Max le arrancó el auricular de las manos. Elena vio que su rostro se demudaba. El joven escuchó unos instantes sin decir nada, luego colgó y se volvió hacia Bella.
—Bueno… —dijo en voz baja—, ya puedes estar contenta… Ya me tienes para ti sola. ¡No me queda nada, nada aparte de ti! Mi madre ha muerto… sola, como ella misma había predicho… ¡Oh, seré castigado, seré castigado terriblemente! Así que el peso que me ahogaba era eso… Murió en el hospital, en Constantinopla; quienes me acaban de anunciar su muerte son unos desconocidos… Estaba sola… ¿Y mis hermanas? ¿Qué habrá sido de ellas durante ese viaje en el que yo no estaba a su lado para protegerlas, para acudir en su ayuda, mientras permanecía contigo, contigo y los tuyos? ¡Ah, jamás te lo perdonaré!
—Pero ¡te has vuelto loco! —gritó Bella deshecha en lágrimas, tendiendo hacia él el crispado rostro, en que el maquillaje se estropeaba—. ¿Es culpa mía? No seas cruel… ¡No me rechaces! ¡Me castigas por tus propios errores! ¿Te parece justo? ¡Sí, no quise perderte, quise retenerte! ¿Acaso alguna mujer habría actuado de otro modo? ¿Es culpa mía?
—¡Todo es culpa tuya! —gritó Max, rechazando con violencia a Bella, que se agarraba a su ropa—. ¡Oh, basta, basta! —exclamó con odio—. ¡No estamos en el quinto acto del ambigú! ¡Déjame! —Y abrió la puerta.
—¡No me abandonarás! —chilló aún Bella—. ¡No tienes derecho a abandonarme! ¡Perdón, Max, perdón! ¡Ah, soy más fuerte de lo que crees! ¡Tengo más poder sobre ti de lo que imaginas! No podrás abandonarme…
Elena oyó el portazo en la calle desierta.
—Cállate, por favor —dijo, con la voz temblándole de cólera—. No estamos en nuestra casa.
Bella se retorcía las manos, fuera de sí.
—¿Eso es cuanto se te ocurre decir? ¡Me ves desesperada, y ni una palabra de compasión, ni una caricia…! ¿Es que no has visto cómo me trata? ¡Su madre ha muerto de un cáncer de pecho! ¿Acaso es culpa mía?
—No es asunto mío.
—Tienes dieciséis años. Ya sabes cómo es la vida. Lo sabes perfectamente.
—No quiero saberlo…
—¡Maldita mocosa egoísta, corazón de piedra!… ¡Después de todo, eres hija mía! Ni una palabra de afecto… ¡Ni un beso!

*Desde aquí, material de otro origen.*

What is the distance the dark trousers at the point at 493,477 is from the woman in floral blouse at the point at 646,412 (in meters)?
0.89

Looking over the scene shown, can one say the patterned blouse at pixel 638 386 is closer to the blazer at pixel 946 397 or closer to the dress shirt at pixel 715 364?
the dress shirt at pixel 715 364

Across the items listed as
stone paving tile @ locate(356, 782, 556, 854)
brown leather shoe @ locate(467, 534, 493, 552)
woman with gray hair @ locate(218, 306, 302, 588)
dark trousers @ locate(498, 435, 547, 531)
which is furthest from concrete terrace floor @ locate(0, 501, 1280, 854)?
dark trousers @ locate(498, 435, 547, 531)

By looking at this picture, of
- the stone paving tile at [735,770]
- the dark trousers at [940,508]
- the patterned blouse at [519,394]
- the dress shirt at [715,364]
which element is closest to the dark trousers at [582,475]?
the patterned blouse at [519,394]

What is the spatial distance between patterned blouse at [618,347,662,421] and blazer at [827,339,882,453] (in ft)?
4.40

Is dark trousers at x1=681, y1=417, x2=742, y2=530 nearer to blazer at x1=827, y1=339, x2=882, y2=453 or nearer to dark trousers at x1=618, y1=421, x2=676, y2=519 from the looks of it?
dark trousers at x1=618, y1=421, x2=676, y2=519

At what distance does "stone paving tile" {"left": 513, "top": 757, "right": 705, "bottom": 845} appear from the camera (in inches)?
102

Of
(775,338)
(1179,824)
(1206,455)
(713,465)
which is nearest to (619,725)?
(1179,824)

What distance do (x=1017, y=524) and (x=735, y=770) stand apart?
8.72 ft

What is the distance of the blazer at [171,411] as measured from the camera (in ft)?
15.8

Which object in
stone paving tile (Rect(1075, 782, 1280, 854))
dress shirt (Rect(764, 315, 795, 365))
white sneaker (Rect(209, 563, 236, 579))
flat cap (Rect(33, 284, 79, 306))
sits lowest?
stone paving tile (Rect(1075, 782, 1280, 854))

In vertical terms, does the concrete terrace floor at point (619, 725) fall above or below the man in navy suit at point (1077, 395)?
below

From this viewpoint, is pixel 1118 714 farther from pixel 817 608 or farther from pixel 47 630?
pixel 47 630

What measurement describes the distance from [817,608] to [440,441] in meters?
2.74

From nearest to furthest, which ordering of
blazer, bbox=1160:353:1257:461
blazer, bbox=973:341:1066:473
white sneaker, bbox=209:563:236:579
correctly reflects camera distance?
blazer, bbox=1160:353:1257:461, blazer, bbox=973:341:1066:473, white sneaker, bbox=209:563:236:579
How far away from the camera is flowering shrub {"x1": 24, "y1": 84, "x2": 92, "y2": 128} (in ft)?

Fru Martens entreabrió la puerta.
—¡La cena está servida! ¡A la mesa, Yelenchen!
Elena tendió la frente hacia los labios maternos, que la rehusaron, y fue a reunirse con fru Martens, quien, ya ante la humeante sopera, daba gracias a Dios por el pan de cada día. El odio y la cólera palpitaban en el corazón de la joven.
«¡Ah, realmente sería demasiado fácil!», pensaba.